Huldai bests Horowitz in TA mayoral race

Tel Aviv awoke Tuesday to another five years of Mayor Ron Huldai, who has steered the municipality for the past 15 years.

Huldai 311 (photo credit: Ben Hartman)
Huldai 311
(photo credit: Ben Hartman)
Tel Aviv awoke Tuesday to another five years of Mayor Ron Huldai, who has steered the municipality for the past 15 years and fought off the challenge of Meretz MK Nitzan Horowitz.
Huldai, who garnered 57.6 percent of the vote to Horowitz’s 41.4%, said the votes indicated that his leadership was on the right path in Tel Aviv, and vowed to serve all residents of the city, including those who didn’t vote for him.
Horowitz responded to the loss with an upbeat tone, saying that the campaign had been victorious in getting some 40% of the mayoral votes and that the party’s list had doubled its size in the city council.
“These results show how the wind’s blowing – a giant portion of the public in this important and central city expressed their clear and strong desire for change – and Huldai can’t ignore this,” he said.
Tel Aviv was among the more apathetic cities, with only about a third of the eligible public turning out to vote. Some commentators linked the turnout in part to the inability of Horowitz or other candidates to make the race closer against Huldai.

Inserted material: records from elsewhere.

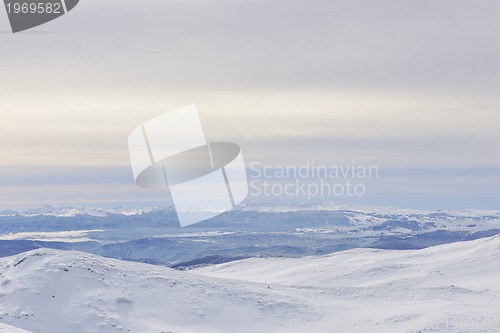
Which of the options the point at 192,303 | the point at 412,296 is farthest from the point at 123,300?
the point at 412,296

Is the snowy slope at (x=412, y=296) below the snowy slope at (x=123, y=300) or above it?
below

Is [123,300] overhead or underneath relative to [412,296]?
overhead

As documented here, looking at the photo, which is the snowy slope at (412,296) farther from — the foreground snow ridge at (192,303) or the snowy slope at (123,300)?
the snowy slope at (123,300)

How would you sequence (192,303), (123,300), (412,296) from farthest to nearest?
(412,296), (192,303), (123,300)

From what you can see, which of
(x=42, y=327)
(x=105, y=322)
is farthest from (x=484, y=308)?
(x=42, y=327)

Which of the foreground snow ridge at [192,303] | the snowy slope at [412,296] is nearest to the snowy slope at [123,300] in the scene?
the foreground snow ridge at [192,303]

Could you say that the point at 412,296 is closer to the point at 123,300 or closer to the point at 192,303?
the point at 192,303

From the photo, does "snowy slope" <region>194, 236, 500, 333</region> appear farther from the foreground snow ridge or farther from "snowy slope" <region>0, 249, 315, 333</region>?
"snowy slope" <region>0, 249, 315, 333</region>

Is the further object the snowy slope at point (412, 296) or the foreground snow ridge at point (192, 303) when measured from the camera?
the snowy slope at point (412, 296)

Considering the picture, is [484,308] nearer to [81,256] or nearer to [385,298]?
[385,298]

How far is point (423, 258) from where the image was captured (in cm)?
10988

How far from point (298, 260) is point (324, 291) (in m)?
75.4

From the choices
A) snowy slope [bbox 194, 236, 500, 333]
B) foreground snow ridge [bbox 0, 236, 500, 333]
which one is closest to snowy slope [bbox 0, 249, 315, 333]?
foreground snow ridge [bbox 0, 236, 500, 333]

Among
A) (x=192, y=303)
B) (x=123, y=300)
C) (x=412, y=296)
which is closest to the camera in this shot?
(x=123, y=300)
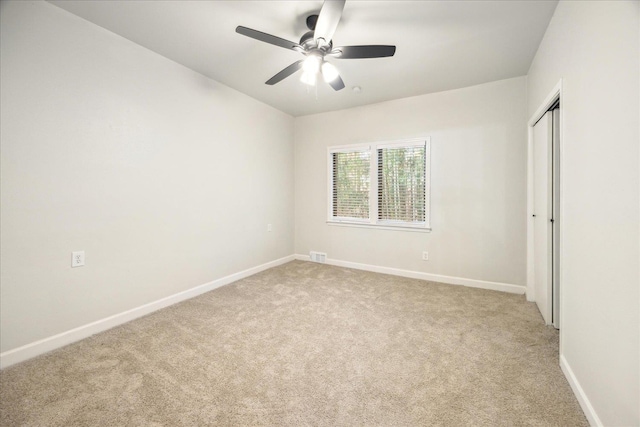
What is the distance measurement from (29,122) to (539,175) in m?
4.43

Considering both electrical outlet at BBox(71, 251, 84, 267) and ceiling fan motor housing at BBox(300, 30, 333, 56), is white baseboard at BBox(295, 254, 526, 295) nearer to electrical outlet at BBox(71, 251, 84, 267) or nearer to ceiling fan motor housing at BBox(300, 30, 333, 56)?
ceiling fan motor housing at BBox(300, 30, 333, 56)

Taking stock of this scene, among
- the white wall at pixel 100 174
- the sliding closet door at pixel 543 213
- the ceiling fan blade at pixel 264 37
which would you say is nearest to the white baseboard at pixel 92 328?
the white wall at pixel 100 174

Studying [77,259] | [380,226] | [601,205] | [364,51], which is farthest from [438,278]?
[77,259]

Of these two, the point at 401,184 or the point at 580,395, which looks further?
the point at 401,184

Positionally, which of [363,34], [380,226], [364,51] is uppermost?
[363,34]

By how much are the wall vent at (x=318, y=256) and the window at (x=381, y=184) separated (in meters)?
0.61

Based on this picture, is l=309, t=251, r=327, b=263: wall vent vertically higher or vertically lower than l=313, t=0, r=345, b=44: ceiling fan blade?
lower

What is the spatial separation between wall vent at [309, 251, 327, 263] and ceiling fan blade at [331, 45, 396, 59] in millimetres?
3174

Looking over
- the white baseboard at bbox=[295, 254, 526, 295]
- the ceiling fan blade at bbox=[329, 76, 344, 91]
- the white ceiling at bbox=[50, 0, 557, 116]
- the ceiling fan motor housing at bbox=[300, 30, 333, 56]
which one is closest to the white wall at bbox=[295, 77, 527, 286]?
the white baseboard at bbox=[295, 254, 526, 295]

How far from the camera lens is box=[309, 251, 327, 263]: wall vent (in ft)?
15.2

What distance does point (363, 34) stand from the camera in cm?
237

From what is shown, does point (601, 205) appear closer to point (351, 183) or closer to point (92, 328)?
point (351, 183)

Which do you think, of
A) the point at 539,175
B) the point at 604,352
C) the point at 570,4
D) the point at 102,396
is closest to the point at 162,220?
the point at 102,396

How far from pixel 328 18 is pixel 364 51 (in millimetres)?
414
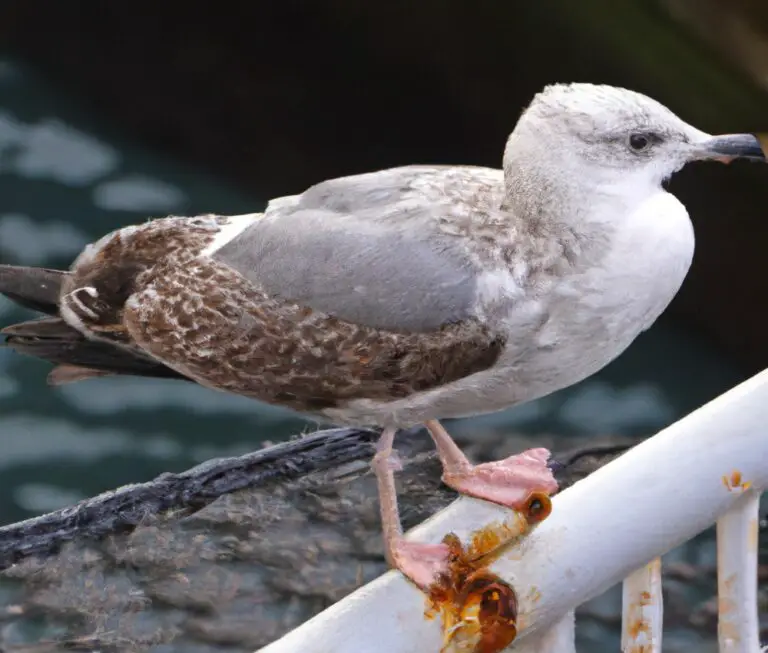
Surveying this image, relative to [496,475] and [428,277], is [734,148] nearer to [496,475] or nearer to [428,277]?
[428,277]

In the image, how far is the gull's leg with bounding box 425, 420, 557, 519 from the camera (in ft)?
2.50

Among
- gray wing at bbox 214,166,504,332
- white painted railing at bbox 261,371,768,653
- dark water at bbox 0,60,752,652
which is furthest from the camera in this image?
dark water at bbox 0,60,752,652

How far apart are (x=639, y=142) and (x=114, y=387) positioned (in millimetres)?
1422

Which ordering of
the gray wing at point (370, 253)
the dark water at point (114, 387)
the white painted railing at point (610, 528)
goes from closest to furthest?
the white painted railing at point (610, 528) → the gray wing at point (370, 253) → the dark water at point (114, 387)

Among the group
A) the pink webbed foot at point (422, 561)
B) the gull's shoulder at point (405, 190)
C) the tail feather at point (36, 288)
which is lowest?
the pink webbed foot at point (422, 561)

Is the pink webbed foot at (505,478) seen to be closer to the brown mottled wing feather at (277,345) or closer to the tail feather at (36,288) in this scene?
the brown mottled wing feather at (277,345)

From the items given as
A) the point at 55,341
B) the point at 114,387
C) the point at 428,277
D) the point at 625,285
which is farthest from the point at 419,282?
the point at 114,387

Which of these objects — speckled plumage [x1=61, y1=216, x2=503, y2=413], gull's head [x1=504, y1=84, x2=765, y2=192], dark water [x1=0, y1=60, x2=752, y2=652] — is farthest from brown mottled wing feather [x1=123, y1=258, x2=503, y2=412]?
dark water [x1=0, y1=60, x2=752, y2=652]

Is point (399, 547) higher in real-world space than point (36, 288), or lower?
lower

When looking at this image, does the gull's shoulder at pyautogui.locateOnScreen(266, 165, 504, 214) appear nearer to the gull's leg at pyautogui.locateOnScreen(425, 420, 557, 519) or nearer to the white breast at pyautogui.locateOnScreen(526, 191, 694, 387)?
the white breast at pyautogui.locateOnScreen(526, 191, 694, 387)

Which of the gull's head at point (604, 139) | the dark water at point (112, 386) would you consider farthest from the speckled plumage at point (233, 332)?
the dark water at point (112, 386)

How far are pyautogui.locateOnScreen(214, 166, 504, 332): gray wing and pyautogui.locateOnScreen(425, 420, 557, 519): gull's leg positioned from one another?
125mm

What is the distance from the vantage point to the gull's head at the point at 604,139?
0.62 meters

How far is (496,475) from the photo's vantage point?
2.70 ft
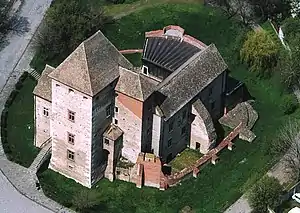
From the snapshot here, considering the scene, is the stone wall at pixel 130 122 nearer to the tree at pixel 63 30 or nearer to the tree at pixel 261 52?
the tree at pixel 63 30

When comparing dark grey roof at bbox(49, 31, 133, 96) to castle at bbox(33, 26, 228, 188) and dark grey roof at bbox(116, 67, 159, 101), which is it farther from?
dark grey roof at bbox(116, 67, 159, 101)

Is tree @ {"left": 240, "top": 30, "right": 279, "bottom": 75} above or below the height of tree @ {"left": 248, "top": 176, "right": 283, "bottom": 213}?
above

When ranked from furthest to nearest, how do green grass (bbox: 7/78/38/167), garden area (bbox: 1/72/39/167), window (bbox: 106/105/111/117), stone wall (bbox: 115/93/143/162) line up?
garden area (bbox: 1/72/39/167)
green grass (bbox: 7/78/38/167)
window (bbox: 106/105/111/117)
stone wall (bbox: 115/93/143/162)

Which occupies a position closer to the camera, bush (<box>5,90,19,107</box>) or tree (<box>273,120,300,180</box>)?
tree (<box>273,120,300,180</box>)

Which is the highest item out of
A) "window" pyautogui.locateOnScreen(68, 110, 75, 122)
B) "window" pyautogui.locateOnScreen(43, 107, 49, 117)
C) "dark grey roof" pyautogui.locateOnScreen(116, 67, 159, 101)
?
"dark grey roof" pyautogui.locateOnScreen(116, 67, 159, 101)

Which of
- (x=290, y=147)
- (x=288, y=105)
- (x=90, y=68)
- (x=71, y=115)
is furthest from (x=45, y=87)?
(x=288, y=105)

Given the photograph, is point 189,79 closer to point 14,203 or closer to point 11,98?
point 11,98

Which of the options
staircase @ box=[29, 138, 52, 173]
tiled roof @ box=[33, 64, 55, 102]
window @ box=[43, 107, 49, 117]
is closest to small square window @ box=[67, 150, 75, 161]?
staircase @ box=[29, 138, 52, 173]
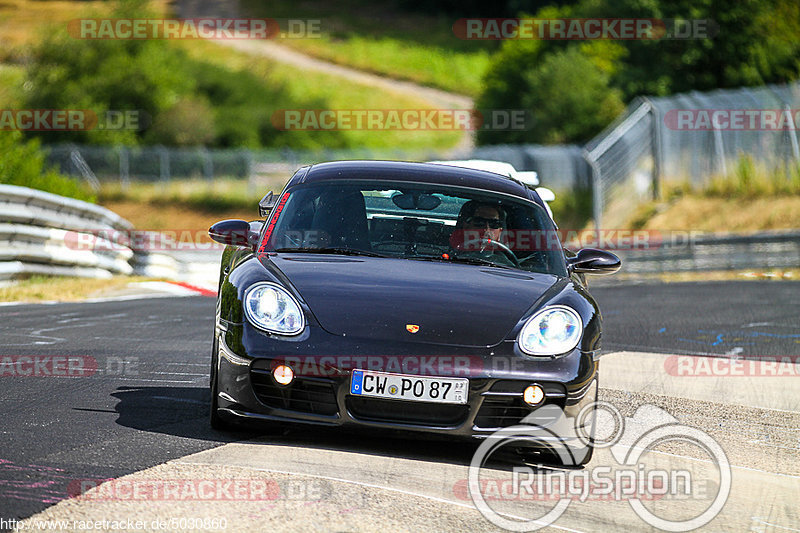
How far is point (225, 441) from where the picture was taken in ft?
19.4

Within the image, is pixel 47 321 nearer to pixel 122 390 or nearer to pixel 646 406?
pixel 122 390

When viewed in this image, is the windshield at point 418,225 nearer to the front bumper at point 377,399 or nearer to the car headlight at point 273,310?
the car headlight at point 273,310

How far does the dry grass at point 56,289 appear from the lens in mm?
13930

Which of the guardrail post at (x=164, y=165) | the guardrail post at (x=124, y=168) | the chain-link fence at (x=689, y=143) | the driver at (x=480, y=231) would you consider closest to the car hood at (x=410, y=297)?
the driver at (x=480, y=231)

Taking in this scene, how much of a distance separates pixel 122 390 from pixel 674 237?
14956 millimetres

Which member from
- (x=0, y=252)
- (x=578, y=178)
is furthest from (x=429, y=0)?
(x=0, y=252)

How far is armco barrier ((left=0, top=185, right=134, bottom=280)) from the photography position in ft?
46.9

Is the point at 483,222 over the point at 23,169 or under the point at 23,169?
under

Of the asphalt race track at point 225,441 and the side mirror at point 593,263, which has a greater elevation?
the side mirror at point 593,263

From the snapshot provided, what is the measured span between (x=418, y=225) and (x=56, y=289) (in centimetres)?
887

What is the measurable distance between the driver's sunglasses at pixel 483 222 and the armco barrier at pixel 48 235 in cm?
826

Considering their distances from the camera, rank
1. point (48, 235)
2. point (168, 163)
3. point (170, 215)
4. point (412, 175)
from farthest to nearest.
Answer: point (168, 163), point (170, 215), point (48, 235), point (412, 175)

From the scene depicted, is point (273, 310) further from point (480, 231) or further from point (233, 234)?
point (480, 231)

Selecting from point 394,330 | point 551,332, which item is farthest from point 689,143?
point 394,330
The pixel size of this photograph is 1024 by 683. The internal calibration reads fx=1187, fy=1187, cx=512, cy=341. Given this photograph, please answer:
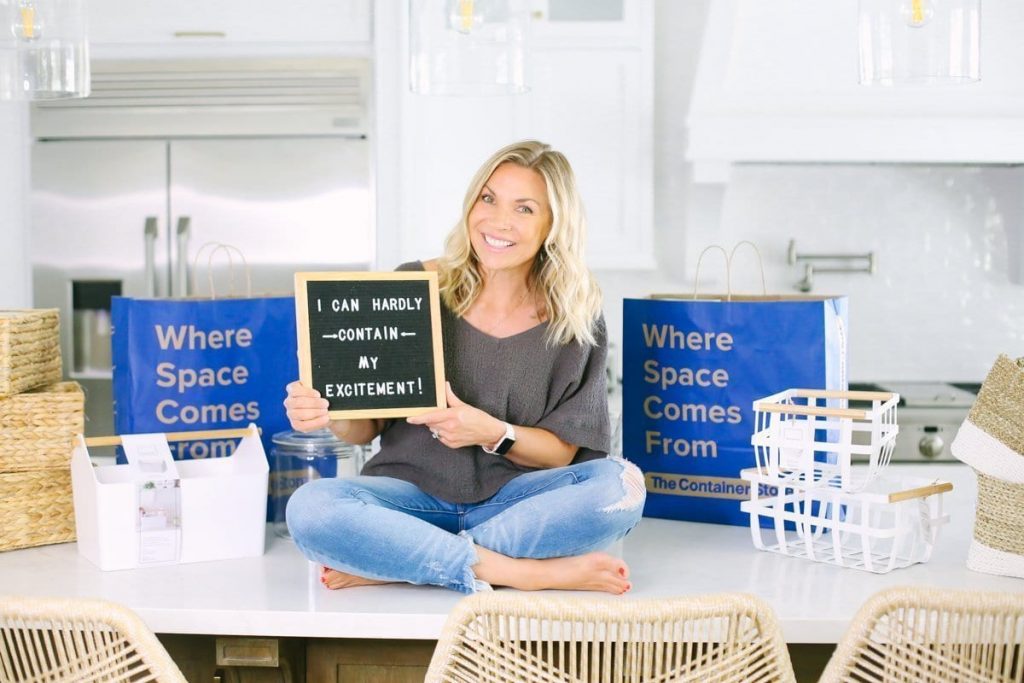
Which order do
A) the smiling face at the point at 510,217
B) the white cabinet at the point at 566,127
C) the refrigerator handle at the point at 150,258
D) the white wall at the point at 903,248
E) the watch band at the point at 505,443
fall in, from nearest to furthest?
the watch band at the point at 505,443 < the smiling face at the point at 510,217 < the white cabinet at the point at 566,127 < the refrigerator handle at the point at 150,258 < the white wall at the point at 903,248

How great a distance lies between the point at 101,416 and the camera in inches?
159

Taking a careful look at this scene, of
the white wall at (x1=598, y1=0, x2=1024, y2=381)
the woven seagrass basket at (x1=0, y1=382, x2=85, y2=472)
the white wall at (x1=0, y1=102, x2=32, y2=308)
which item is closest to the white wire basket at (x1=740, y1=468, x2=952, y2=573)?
the woven seagrass basket at (x1=0, y1=382, x2=85, y2=472)

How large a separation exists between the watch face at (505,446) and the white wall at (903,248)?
7.17 ft

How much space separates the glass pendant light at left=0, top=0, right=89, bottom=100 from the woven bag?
1.64 meters

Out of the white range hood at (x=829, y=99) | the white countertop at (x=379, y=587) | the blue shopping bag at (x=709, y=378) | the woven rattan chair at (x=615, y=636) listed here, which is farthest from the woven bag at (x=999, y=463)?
the white range hood at (x=829, y=99)

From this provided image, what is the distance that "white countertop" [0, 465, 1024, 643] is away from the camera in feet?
5.77

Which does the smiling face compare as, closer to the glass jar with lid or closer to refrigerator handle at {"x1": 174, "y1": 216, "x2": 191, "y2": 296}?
the glass jar with lid

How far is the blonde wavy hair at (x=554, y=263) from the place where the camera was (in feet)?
7.30

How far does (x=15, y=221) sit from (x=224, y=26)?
39.7 inches

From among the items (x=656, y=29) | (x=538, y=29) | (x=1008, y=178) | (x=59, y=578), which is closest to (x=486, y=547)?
(x=59, y=578)

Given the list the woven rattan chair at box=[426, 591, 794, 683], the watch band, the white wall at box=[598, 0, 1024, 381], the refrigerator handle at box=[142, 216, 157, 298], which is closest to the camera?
the woven rattan chair at box=[426, 591, 794, 683]

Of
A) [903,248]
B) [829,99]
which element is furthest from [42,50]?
[903,248]

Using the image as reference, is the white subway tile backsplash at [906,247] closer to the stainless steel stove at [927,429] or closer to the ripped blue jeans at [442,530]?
the stainless steel stove at [927,429]

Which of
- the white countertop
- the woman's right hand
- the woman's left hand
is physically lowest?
the white countertop
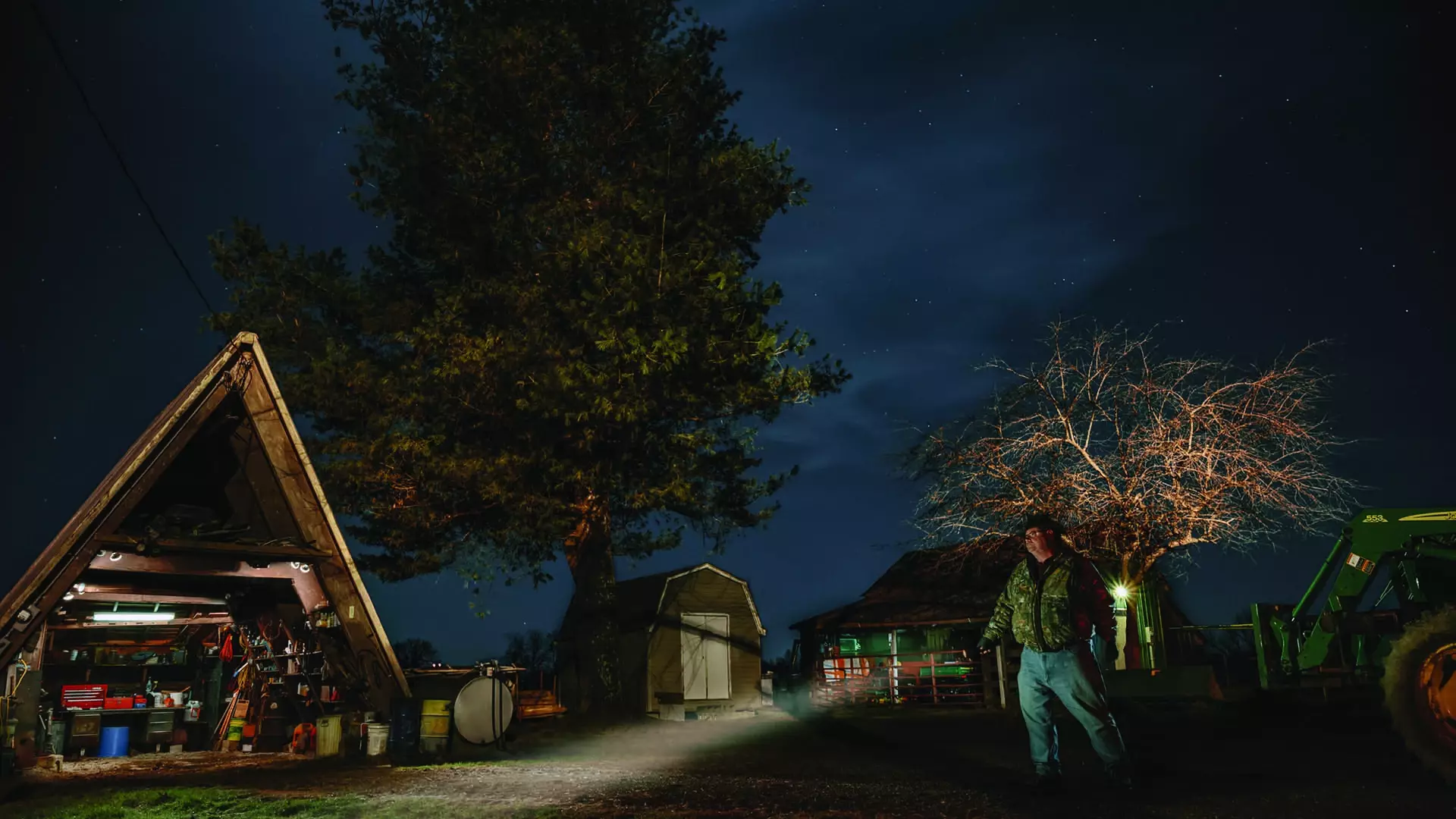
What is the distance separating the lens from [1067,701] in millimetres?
7434

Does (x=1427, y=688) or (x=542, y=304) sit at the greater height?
(x=542, y=304)

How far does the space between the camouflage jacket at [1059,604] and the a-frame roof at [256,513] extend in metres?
10.9

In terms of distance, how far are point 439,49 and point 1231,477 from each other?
2220 centimetres

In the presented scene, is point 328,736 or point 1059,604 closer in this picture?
point 1059,604

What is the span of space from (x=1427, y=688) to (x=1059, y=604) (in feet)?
10.8

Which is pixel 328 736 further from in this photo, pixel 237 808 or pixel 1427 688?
pixel 1427 688

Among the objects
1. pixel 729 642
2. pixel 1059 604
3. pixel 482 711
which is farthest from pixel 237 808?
pixel 729 642

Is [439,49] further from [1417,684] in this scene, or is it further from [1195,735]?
[1417,684]

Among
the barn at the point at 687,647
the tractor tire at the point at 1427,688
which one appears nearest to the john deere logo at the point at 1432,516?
the tractor tire at the point at 1427,688

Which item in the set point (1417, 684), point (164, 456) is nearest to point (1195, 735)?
point (1417, 684)

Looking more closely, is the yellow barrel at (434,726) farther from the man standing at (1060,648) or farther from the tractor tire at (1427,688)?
the tractor tire at (1427,688)

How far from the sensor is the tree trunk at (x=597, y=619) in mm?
21438

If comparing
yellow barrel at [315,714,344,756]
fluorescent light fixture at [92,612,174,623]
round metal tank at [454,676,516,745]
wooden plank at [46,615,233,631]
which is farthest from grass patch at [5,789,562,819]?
wooden plank at [46,615,233,631]

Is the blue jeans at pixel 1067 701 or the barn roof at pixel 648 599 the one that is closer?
the blue jeans at pixel 1067 701
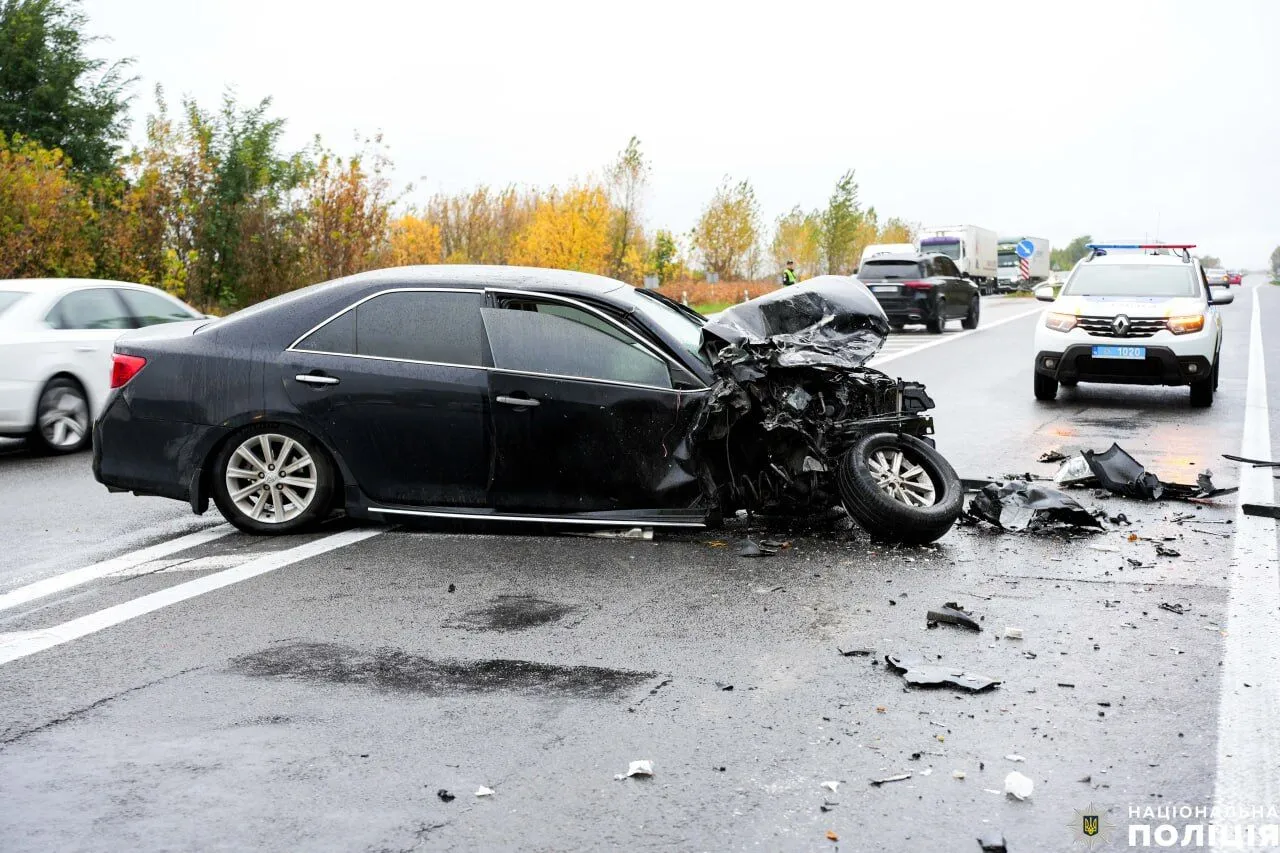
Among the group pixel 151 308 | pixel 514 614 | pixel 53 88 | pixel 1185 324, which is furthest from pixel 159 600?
pixel 53 88

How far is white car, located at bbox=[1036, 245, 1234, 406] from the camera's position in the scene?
13828 mm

The morning was particularly cruel for City For All candidate Aharon Maduel, who was listed as winning as little as 1% of the vote – a staggering drop from the 2008 elections, when the party won 34% of the votes with Hadash MK Dov Henin at the helm.
Elsewhere in the Tel Aviv region, Ron Konik from the Our Givatayim list narrowly defeated incumbent Givatayim mayor Reuven Ben-Shahar, and in Ramat Gan, former Likud MK Carmel Shama Hacohen lost by a wide margin to longtime educator and local activist Yisrael Zinger, with 37.2% of the vote versus 52.4%.
Also in the Center, in the first municipal elections the city has held in a decade, Lod voters overwhelmingly favored Yair Revivo (63.7%) over former Labor MK Yoram Marciano, who garnered 36.3% of the vote. Overshadowing the race – which was one of the most bitter in the city – was the wounding of city council candidate Abed Azbarga in a shooting the night before elections, an incident widely believed to be linked to the next day’s vote.